EXERCISE PROMPT → Look below for the line that has "Best ideas about"; output exactly from it through the line that has "Dracaena Massangeana Corn", and leave the pictures out.

ENTRIES SHOWN →
++++++++++++++++++++

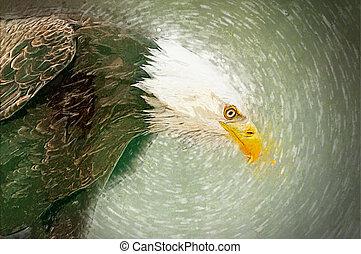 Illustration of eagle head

++++++++++++++++++++

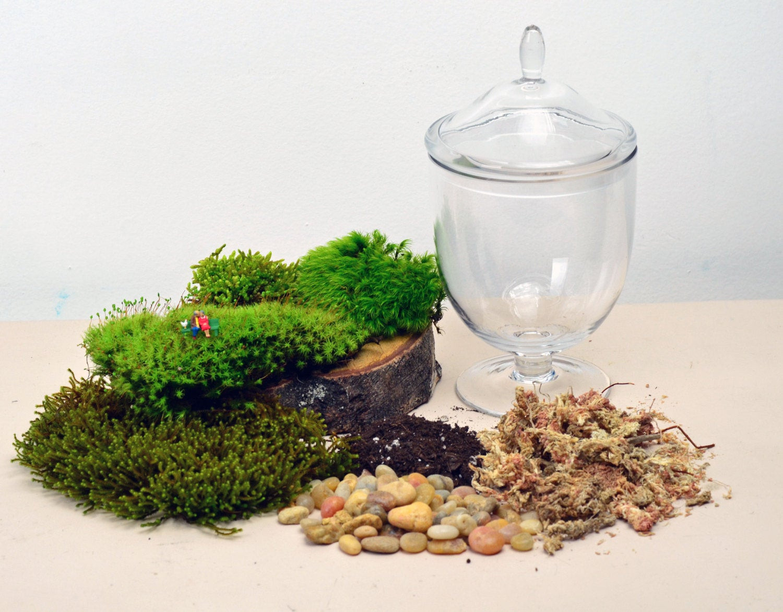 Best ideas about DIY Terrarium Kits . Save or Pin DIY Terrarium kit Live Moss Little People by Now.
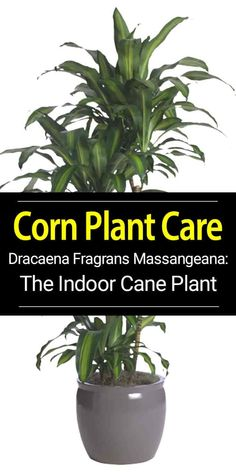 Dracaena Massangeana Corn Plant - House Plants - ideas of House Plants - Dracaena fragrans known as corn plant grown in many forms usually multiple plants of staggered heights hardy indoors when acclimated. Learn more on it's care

++++++++++++++++++++

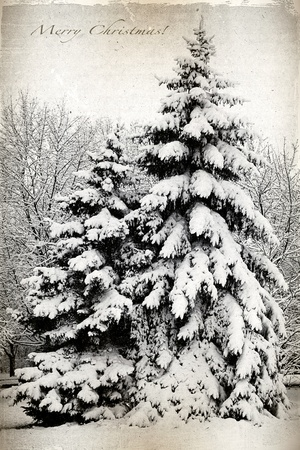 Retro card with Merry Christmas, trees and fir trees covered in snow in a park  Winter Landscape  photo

++++++++++++++++++++

EXERCISE OUTPUT →
 Best ideas about DIY Terrarium Kits . Save or Pin DIY Terrarium kit Live Moss Little People by Now.
 Dracaena Massangeana Corn Plant - House Plants - ideas of House Plants - Dracaena fragrans known as corn plant grown in many forms usually multiple plants of staggered heights hardy indoors when acclimated. Learn more on it's care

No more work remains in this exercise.